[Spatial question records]
** Begin **

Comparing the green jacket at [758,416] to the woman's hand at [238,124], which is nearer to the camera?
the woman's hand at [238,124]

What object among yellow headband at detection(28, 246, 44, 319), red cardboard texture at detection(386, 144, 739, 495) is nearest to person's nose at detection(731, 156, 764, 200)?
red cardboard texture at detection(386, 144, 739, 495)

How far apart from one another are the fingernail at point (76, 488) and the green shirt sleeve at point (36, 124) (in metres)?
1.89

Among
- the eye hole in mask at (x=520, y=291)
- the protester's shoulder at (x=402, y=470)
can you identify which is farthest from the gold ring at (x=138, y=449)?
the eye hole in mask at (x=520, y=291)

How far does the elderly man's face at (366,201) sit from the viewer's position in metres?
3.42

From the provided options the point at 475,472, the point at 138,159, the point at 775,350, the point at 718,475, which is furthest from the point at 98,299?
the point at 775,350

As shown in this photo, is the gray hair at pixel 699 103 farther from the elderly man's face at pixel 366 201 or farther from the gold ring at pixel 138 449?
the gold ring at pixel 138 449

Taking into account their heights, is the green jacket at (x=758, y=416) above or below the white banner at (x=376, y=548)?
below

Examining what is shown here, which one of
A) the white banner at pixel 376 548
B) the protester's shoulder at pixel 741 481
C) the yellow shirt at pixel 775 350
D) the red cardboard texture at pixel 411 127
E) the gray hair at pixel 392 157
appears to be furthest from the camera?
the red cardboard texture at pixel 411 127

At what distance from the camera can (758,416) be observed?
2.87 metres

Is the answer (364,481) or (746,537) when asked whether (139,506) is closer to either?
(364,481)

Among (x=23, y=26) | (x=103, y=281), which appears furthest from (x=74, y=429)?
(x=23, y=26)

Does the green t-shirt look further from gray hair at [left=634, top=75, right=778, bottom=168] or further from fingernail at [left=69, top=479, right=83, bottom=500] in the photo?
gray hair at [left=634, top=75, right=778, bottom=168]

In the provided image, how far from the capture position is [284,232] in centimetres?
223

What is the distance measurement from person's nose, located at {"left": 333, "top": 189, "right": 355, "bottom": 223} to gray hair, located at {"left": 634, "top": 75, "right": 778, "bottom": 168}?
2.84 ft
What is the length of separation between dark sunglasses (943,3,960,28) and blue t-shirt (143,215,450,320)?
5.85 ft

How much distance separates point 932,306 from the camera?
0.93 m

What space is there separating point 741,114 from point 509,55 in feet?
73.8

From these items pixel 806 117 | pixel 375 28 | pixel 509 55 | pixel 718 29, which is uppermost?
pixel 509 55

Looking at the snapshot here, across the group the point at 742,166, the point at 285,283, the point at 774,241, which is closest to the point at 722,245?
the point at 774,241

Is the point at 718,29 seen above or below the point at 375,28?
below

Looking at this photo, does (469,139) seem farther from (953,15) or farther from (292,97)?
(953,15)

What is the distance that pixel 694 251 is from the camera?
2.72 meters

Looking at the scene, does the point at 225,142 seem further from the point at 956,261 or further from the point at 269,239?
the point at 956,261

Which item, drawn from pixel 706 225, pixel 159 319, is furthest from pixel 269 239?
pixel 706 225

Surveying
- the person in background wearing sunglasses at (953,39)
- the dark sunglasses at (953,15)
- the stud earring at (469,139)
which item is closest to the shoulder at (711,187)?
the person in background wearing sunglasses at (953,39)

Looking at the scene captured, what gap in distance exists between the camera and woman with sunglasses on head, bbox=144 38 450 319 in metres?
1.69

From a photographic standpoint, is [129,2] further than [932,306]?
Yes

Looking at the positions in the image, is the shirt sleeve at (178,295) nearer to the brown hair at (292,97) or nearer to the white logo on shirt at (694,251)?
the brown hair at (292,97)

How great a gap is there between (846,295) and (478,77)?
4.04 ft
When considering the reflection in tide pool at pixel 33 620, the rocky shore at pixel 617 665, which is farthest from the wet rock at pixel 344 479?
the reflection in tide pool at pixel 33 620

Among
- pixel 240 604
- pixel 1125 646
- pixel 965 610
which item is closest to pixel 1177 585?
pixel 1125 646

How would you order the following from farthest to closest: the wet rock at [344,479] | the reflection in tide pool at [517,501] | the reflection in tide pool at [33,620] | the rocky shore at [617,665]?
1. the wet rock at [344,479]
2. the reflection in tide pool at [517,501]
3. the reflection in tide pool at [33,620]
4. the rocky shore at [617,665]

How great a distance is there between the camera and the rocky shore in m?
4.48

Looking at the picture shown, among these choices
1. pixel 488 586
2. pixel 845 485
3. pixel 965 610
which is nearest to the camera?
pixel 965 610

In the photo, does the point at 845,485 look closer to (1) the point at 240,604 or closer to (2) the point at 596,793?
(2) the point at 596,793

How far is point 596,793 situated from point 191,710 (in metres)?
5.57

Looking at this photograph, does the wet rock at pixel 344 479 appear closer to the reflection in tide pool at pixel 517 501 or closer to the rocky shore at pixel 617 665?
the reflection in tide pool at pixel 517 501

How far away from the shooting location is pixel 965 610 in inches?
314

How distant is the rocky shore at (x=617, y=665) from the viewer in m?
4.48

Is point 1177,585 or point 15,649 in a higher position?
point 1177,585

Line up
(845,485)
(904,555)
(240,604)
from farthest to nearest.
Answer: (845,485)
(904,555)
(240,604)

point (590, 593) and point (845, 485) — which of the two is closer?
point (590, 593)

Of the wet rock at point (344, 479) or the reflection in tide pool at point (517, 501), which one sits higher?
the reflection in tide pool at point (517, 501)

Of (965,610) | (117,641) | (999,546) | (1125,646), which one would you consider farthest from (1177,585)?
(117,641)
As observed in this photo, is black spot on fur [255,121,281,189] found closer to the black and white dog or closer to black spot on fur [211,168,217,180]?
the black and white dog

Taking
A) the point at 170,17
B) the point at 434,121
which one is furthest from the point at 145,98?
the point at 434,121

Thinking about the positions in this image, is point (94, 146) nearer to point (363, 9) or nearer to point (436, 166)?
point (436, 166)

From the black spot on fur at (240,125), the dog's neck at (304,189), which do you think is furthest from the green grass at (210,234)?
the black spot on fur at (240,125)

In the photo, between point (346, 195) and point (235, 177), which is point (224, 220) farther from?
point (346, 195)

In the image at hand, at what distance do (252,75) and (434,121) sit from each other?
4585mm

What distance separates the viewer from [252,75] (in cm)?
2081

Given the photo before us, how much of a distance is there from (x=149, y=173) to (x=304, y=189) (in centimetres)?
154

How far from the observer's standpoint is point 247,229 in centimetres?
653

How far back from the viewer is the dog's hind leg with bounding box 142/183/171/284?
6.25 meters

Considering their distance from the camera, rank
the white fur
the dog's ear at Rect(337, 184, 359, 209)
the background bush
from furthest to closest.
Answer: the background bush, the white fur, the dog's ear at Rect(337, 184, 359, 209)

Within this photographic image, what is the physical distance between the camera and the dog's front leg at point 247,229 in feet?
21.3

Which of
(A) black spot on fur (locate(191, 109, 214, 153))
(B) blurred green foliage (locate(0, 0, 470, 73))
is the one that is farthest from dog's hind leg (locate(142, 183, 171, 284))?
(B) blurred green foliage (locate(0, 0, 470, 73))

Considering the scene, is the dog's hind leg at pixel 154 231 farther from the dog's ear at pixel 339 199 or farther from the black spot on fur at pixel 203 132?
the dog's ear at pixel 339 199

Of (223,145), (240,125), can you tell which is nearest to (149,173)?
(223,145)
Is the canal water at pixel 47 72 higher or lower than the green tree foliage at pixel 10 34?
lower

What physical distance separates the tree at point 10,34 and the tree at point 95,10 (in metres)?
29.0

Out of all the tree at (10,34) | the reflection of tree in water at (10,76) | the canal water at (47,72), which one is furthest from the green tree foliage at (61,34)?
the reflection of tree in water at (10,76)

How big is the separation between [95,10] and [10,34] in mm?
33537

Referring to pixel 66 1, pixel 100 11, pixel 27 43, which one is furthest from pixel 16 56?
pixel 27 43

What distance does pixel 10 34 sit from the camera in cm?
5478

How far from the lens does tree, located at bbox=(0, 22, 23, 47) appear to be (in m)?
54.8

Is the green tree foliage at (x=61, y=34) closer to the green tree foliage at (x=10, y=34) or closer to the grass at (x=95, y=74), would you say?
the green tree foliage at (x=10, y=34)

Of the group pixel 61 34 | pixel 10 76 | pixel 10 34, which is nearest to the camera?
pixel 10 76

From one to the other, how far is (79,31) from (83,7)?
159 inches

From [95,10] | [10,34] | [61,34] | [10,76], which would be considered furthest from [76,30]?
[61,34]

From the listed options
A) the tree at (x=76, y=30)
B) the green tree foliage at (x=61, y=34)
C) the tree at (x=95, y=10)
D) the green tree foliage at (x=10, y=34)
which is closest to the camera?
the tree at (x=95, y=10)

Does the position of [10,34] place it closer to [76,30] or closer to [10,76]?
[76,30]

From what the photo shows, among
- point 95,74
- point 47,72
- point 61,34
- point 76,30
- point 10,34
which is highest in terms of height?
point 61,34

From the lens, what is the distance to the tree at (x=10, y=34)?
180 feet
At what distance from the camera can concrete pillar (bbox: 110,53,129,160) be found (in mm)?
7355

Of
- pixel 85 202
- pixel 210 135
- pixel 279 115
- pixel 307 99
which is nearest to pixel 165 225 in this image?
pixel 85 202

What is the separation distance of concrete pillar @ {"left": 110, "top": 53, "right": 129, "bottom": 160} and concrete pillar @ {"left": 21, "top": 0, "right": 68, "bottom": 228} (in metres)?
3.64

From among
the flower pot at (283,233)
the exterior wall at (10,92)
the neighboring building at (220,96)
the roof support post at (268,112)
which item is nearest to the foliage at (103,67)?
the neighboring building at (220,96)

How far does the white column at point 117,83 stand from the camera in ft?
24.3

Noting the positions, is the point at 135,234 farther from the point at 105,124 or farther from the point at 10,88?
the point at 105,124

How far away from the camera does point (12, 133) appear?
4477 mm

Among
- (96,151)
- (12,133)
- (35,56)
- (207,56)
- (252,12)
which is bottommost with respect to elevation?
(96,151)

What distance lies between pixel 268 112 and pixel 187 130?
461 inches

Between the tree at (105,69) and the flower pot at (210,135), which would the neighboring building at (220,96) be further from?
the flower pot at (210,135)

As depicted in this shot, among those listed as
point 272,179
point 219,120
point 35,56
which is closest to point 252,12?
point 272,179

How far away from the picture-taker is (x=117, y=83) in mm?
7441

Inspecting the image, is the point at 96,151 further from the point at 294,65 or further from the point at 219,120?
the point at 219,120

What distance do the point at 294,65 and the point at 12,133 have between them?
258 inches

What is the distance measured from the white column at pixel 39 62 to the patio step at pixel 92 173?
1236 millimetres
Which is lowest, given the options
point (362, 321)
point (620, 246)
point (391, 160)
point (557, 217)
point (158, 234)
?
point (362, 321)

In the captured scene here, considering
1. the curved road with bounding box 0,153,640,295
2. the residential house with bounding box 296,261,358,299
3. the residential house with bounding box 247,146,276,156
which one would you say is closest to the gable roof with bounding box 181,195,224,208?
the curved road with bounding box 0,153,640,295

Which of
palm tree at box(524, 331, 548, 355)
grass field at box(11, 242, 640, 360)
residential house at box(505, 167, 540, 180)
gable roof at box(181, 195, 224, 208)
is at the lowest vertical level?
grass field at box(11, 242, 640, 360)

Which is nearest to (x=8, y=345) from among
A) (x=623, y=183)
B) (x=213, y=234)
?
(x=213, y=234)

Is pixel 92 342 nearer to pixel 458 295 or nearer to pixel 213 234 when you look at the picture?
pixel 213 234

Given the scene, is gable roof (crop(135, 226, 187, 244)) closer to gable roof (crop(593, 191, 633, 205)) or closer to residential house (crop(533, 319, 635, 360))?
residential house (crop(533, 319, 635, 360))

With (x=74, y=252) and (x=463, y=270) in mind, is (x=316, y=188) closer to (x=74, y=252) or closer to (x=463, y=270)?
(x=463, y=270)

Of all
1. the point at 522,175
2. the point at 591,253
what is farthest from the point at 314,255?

** End **

## Problem requirements
From the line holding "As depicted in" to the last line of the records, quote each line exactly and add nothing.

## Exercise solution
As depicted in this shot, among those listed as
point 272,179
point 219,120
point 35,56
which is closest to point 252,12?
point 272,179

How far away from the picture-taker is (x=117, y=83) in mm?
7441

Inspecting the image, is the point at 96,151 further from the point at 294,65 or further from the point at 219,120?
the point at 219,120

What distance do the point at 294,65 and the point at 12,133 have between them?
258 inches

What is the distance measured from the white column at pixel 39 62 to the patio step at pixel 92 173?
1236 millimetres
Which is lowest, given the options
point (362, 321)
point (620, 246)
point (391, 160)
point (557, 217)
point (158, 234)
?
point (362, 321)

In the captured scene here, considering
1. the curved road with bounding box 0,153,640,295
2. the residential house with bounding box 296,261,358,299
3. the residential house with bounding box 247,146,276,156
which one would you say is closest to the gable roof with bounding box 181,195,224,208?
the curved road with bounding box 0,153,640,295

Which of
palm tree at box(524, 331, 548, 355)
grass field at box(11, 242, 640, 360)
residential house at box(505, 167, 540, 180)
gable roof at box(181, 195, 224, 208)
is at the lowest vertical level?
grass field at box(11, 242, 640, 360)

Which is nearest to (x=8, y=345) from among
A) (x=623, y=183)
B) (x=213, y=234)
?
(x=213, y=234)

Is pixel 92 342 nearer to pixel 458 295 or nearer to pixel 213 234 when you look at the picture?
pixel 213 234

Given the scene, is gable roof (crop(135, 226, 187, 244)) closer to gable roof (crop(593, 191, 633, 205)) or closer to residential house (crop(533, 319, 635, 360))?
residential house (crop(533, 319, 635, 360))

With (x=74, y=252) and (x=463, y=270) in mind, is (x=316, y=188) closer to (x=74, y=252) or closer to (x=463, y=270)?
(x=463, y=270)

Of all
1. the point at 522,175
2. the point at 591,253
what is farthest from the point at 314,255?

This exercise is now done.